* **Request**: Quote the lines below word for word.

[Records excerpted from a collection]
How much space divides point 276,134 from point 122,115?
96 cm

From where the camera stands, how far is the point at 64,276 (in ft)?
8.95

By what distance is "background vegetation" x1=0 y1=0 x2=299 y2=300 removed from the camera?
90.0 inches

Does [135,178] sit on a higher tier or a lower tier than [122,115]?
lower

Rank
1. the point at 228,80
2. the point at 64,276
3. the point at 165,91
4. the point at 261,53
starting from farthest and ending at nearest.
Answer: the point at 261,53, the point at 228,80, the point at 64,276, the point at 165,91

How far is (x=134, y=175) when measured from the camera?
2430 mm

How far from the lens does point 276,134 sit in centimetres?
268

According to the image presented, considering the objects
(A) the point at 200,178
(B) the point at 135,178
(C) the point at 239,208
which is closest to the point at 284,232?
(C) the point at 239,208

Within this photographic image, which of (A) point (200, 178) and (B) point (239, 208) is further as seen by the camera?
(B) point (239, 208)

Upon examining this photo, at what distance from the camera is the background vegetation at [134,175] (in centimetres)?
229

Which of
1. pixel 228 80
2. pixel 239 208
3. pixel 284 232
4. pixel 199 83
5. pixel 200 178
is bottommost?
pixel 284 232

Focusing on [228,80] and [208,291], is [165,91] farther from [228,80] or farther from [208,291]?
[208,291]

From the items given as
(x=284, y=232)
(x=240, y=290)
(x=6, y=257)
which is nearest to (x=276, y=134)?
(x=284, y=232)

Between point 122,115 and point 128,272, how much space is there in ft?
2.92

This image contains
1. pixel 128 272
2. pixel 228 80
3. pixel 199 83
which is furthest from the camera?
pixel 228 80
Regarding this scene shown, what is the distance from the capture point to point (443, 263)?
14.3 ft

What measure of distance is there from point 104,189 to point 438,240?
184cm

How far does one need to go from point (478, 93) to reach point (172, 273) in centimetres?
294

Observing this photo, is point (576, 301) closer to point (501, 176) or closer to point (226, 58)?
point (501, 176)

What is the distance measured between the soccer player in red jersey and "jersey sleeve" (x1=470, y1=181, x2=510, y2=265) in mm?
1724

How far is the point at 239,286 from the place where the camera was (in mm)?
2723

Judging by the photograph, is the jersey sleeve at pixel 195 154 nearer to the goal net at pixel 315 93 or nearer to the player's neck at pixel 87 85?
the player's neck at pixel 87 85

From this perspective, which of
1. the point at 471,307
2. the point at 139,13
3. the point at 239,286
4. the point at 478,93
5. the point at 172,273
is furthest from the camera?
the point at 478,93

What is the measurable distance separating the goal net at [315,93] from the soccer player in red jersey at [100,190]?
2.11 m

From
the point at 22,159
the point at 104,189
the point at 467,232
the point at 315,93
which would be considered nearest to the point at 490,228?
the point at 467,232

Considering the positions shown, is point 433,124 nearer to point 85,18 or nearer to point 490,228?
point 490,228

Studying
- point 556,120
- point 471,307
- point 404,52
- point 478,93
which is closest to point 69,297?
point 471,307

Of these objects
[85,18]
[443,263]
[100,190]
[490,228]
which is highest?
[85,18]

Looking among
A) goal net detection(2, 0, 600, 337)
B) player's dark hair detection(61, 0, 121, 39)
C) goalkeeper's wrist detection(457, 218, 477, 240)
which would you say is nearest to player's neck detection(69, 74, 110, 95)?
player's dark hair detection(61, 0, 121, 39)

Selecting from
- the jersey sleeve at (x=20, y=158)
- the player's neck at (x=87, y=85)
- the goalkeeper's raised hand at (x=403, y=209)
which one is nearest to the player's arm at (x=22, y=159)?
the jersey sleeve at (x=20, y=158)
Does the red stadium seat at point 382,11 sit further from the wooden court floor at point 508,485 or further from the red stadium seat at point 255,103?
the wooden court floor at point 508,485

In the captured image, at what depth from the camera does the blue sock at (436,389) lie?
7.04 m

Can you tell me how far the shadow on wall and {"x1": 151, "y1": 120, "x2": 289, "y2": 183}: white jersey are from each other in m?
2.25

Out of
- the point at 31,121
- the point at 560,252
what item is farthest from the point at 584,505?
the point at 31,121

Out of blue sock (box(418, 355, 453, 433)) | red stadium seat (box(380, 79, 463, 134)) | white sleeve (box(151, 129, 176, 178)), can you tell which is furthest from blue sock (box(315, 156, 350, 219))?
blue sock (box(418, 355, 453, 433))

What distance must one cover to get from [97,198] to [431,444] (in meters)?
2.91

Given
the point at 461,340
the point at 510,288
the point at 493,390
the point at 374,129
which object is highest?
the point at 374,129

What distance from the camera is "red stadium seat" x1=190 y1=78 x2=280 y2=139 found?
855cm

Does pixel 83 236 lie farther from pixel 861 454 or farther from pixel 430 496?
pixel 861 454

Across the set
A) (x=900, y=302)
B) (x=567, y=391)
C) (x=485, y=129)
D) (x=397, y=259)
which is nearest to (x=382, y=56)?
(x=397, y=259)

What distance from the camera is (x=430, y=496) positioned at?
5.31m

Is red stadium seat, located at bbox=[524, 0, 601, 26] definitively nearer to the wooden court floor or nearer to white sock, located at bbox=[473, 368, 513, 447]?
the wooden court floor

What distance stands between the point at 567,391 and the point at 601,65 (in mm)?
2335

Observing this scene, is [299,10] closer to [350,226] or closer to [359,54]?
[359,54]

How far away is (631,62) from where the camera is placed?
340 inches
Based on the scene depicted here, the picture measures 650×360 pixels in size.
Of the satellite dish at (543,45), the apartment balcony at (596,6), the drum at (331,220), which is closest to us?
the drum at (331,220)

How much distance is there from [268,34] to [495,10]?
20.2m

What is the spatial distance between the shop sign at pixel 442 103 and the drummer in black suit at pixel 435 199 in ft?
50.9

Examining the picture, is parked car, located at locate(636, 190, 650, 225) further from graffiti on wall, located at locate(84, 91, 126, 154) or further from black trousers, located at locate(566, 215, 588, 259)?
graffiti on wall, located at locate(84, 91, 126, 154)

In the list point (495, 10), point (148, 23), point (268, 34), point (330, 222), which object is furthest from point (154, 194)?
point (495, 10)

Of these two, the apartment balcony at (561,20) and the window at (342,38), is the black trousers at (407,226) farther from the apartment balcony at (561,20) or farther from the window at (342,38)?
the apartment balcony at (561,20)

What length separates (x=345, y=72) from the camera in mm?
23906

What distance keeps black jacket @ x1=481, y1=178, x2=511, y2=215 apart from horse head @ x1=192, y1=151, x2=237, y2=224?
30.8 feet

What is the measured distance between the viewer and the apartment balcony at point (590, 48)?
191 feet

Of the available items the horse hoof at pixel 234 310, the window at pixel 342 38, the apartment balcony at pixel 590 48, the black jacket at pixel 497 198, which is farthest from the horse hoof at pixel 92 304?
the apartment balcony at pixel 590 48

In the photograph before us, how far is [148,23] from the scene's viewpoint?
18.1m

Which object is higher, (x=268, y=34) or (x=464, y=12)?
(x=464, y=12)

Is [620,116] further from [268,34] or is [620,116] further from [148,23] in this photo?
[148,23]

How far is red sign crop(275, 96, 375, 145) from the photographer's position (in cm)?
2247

* **Correct answer**:
How much space divides point 276,134 from point 122,115?
96 cm

From where the camera stands, how far is the point at 64,276 (in ft)?
8.95

By what distance is "background vegetation" x1=0 y1=0 x2=299 y2=300 removed from the camera?
90.0 inches

Does [135,178] sit on a higher tier or a lower tier than [122,115]?
lower

Rank
1. the point at 228,80
2. the point at 64,276
3. the point at 165,91
4. the point at 261,53
starting from farthest and ending at nearest.
Answer: the point at 261,53, the point at 228,80, the point at 64,276, the point at 165,91

How far is (x=134, y=175) when measured from the camera?
2430 mm

How far from the lens does point 276,134 sit in centimetres?
268

According to the image presented, considering the objects
(A) the point at 200,178
(B) the point at 135,178
(C) the point at 239,208
which is closest to the point at 284,232?
(C) the point at 239,208

Within this photographic image, which of (A) point (200, 178) and (B) point (239, 208) is further as seen by the camera?
(B) point (239, 208)

Upon examining this photo, at what distance from the camera is the background vegetation at [134,175] (in centimetres)?
229

Which of
1. pixel 228 80
2. pixel 239 208
3. pixel 284 232
4. pixel 199 83
5. pixel 200 178
is bottommost?
pixel 284 232

Focusing on [228,80] and [208,291], is [165,91] farther from [228,80] or farther from [208,291]?
[208,291]

From the items given as
(x=284, y=232)
(x=240, y=290)
(x=6, y=257)
which is nearest to (x=276, y=134)?
(x=284, y=232)

Between point 122,115 and point 128,272, how much space is there in ft?
2.92

This image contains
1. pixel 128 272
2. pixel 228 80
3. pixel 199 83
which is furthest from the camera?
pixel 228 80
Regarding this scene shown, what is the distance from the capture point to point (443, 263)?
14.3 ft

What measure of distance is there from point 104,189 to point 438,240?
184cm

How far does one need to go from point (478, 93) to reach point (172, 273) in centimetres?
294

Observing this photo, is point (576, 301) closer to point (501, 176) or closer to point (226, 58)?
point (501, 176)

What is the distance measured between the soccer player in red jersey and "jersey sleeve" (x1=470, y1=181, x2=510, y2=265) in mm?
1724

How far is the point at 239,286 from the place where the camera was (in mm)?
2723

Judging by the photograph, is the jersey sleeve at pixel 195 154 nearer to the goal net at pixel 315 93 or nearer to the player's neck at pixel 87 85?
the player's neck at pixel 87 85

From this perspective, which of
1. the point at 471,307
2. the point at 139,13
3. the point at 239,286
4. the point at 478,93
5. the point at 172,273
is furthest from the camera?
the point at 478,93

What is the measurable distance separating the goal net at [315,93] from the soccer player in red jersey at [100,190]?
2.11 m

From
the point at 22,159
the point at 104,189
the point at 467,232
the point at 315,93
which would be considered nearest to the point at 490,228?
the point at 467,232

Considering the positions shown, is point 433,124 nearer to point 85,18 or nearer to point 490,228?
point 490,228

Studying
- point 556,120
- point 471,307
- point 404,52
- point 478,93
which is closest to point 69,297?
point 471,307

Of these objects
[85,18]
[443,263]
[100,190]
[490,228]
which is highest?
[85,18]

Looking among
A) goal net detection(2, 0, 600, 337)
B) player's dark hair detection(61, 0, 121, 39)
C) goalkeeper's wrist detection(457, 218, 477, 240)
which would you say is nearest to player's neck detection(69, 74, 110, 95)?
player's dark hair detection(61, 0, 121, 39)

Selecting from
- the jersey sleeve at (x=20, y=158)
- the player's neck at (x=87, y=85)
- the goalkeeper's raised hand at (x=403, y=209)
which one is nearest to the player's arm at (x=22, y=159)?
the jersey sleeve at (x=20, y=158)
Does the red stadium seat at point 382,11 sit further from the wooden court floor at point 508,485 or further from the red stadium seat at point 255,103?
the wooden court floor at point 508,485

In the captured image, at what depth from the camera does the blue sock at (436,389) lie?
7.04 m

Can you tell me how far the shadow on wall and {"x1": 151, "y1": 120, "x2": 289, "y2": 183}: white jersey are from each other in m?
2.25

Out of
- the point at 31,121
- the point at 560,252
what item is farthest from the point at 584,505?
the point at 31,121

Out of blue sock (box(418, 355, 453, 433)) | red stadium seat (box(380, 79, 463, 134)) | white sleeve (box(151, 129, 176, 178)), can you tell which is furthest from blue sock (box(315, 156, 350, 219))?
blue sock (box(418, 355, 453, 433))

What distance must one cover to get from [97,198] to [431,444] (in meters)?
2.91

Given
the point at 461,340
the point at 510,288
the point at 493,390
the point at 374,129
which object is highest?
the point at 374,129

What distance from the camera is "red stadium seat" x1=190 y1=78 x2=280 y2=139 found?
855cm

Does pixel 83 236 lie farther from pixel 861 454 or farther from pixel 430 496?
pixel 861 454

Across the set
A) (x=900, y=302)
B) (x=567, y=391)
C) (x=485, y=129)
D) (x=397, y=259)
which is nearest to (x=382, y=56)?
(x=397, y=259)

What distance from the camera is (x=430, y=496) positioned at?
5.31m

Is red stadium seat, located at bbox=[524, 0, 601, 26] definitively nearer to the wooden court floor or nearer to white sock, located at bbox=[473, 368, 513, 447]?
the wooden court floor

What distance stands between the point at 567,391 and the point at 601,65 (in mm)?
2335

Observing this scene, is [299,10] closer to [350,226] or closer to [359,54]?
[359,54]

How far away is (631,62) from where the camera is placed?
340 inches
Based on the scene depicted here, the picture measures 650×360 pixels in size.
Of the satellite dish at (543,45), the apartment balcony at (596,6), the drum at (331,220), which is closest to us?
the drum at (331,220)

How much distance is there from [268,34] to [495,10]?
20.2m

What is the spatial distance between the shop sign at pixel 442 103 and the drummer in black suit at pixel 435 199 in ft?
50.9

Examining the picture, is parked car, located at locate(636, 190, 650, 225) further from graffiti on wall, located at locate(84, 91, 126, 154) or further from black trousers, located at locate(566, 215, 588, 259)?
graffiti on wall, located at locate(84, 91, 126, 154)

In the list point (495, 10), point (148, 23), point (268, 34), point (330, 222), which object is furthest from point (154, 194)?
point (495, 10)

Of these two, the apartment balcony at (561,20) and the window at (342,38), is the black trousers at (407,226) farther from the apartment balcony at (561,20) or farther from the window at (342,38)?
the apartment balcony at (561,20)

What length separates (x=345, y=72) from the camera in mm?
23906

What distance keeps black jacket @ x1=481, y1=178, x2=511, y2=215 apart from horse head @ x1=192, y1=151, x2=237, y2=224?
30.8 feet

What is the measured distance between the viewer and the apartment balcony at point (590, 48)?
191 feet

Of the available items the horse hoof at pixel 234 310, the window at pixel 342 38, the apartment balcony at pixel 590 48, the black jacket at pixel 497 198, which is farthest from the horse hoof at pixel 92 304?
the apartment balcony at pixel 590 48

In the photograph before us, how far is [148,23] from the scene's viewpoint?
18.1m

Which object is higher, (x=268, y=34) or (x=464, y=12)?
(x=464, y=12)

Is [620,116] further from [268,34] or is [620,116] further from [148,23] in this photo?
[148,23]

How far is red sign crop(275, 96, 375, 145) from the photographer's position (in cm)?
2247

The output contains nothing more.